**PASSAGE SHOWN:**
=== Begin Enclosure ===
Local News Links:... .........................

Thursday 19 January 2017

Mental Health Industries of Brandon (1963 to 1971)

Brandon Salt and Pepper Shakers ca. 1968

Long ago, I stopped collecting historic “stuff”.

I often stumbled across it or was offered it by people and quickly realized that if I didn't stop I would soon be overrun. My one soft spot, though, is souvenir tableware - things like mugs, plates, cups, especially with centennial or municipal logos.

When my friend Kali at Atomic Age Vintage emailed to ask about “Mental Health Industries” of Brandon and if they made things like salt and pepper shakers in the 1960s, I was intrigued and went on the hunt for information. When I saw the logos, I knew I was going to own them.

Mental Health Industries was a commercial wing of the Brandon Mental Health Centre, which in the 1960s was called the Brandon Hospital for Mental Diseases.

In 1960, under the supervision of the clinical director Dr. W. Schlicter and industrial therapist George Wroblewski, the Industrial Therapy Committee was created at the hospital. The purpose was to provide patients with skills they would need in the outside world and make them a little pocket money.

Initially, the committee set up a scrap metal business and a pair of cafeterias inside the hospital and did contract work like repairing burlap bags for the City of Brandon. There were complaints that it took the government-run hospital way too long to return money to the patients, so the Canadian Mental Health Association was brought in as a partner. The non-profit organization handled the bookkeeping.

The name of the organization was changed in 1963 to Mental Health Industries, (MHI). By this time, they had a large workshop in the hospital and were producing a wide range of items like aprons, plastic goods and ceramic ware.

Nov. 4, 1965, Brandon Sun

On November 5, 1965, MHI opened a storefront retail shop at 32 Ninth Street, across from the old Government Telephones Building.

The move downtown seemed to have a dual effect. Not only did it allow for the expansion of the program by making its wares more widely available, it helped take away some of the stigma from the hospital. During Mental Health Week, for instance, numerous city businesses took out small ads to sponsor a page for the MHI store and the Canadian Mental Health Association, thanking them for their service to the community.

By 1966, MHI had eleven employees plus 200 patients on staff and the workshop at the hospital had increased to 8,000 square feet. Ads for the store listed products for sale such as home furnishings, (step stools, small table and bookcases), souvenirs, (ash trays, paperweights and salt and pepper shakers) and wooden children’s toys and furniture. The number of canteens in the hospital increased to four.

November 4, 1965, Brandon Sun

The store appears to have been a success.

In a 1968 Brandon Sun story, store manager Gladys Brown noted that people drove in from around the region to purchase gift ware and souvenirs to support the cause. A May 1965 editorial noted that the store made "upwards of $25,000 a year."
=== End Enclosure ===
**PROBLEM DESCRIPTION:**
Which souvenirs does the post about Mental Health Industries of Brandon say the store's ads listed for sale? Name all of them.

**EXERCISE DATA:**
=== Begin Enclosure ===
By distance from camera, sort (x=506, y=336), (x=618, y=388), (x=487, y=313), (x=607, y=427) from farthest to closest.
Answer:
=== End Enclosure ===
**RESPONSE BELOW:**
Ash trays, paperweights, and salt and pepper shakers.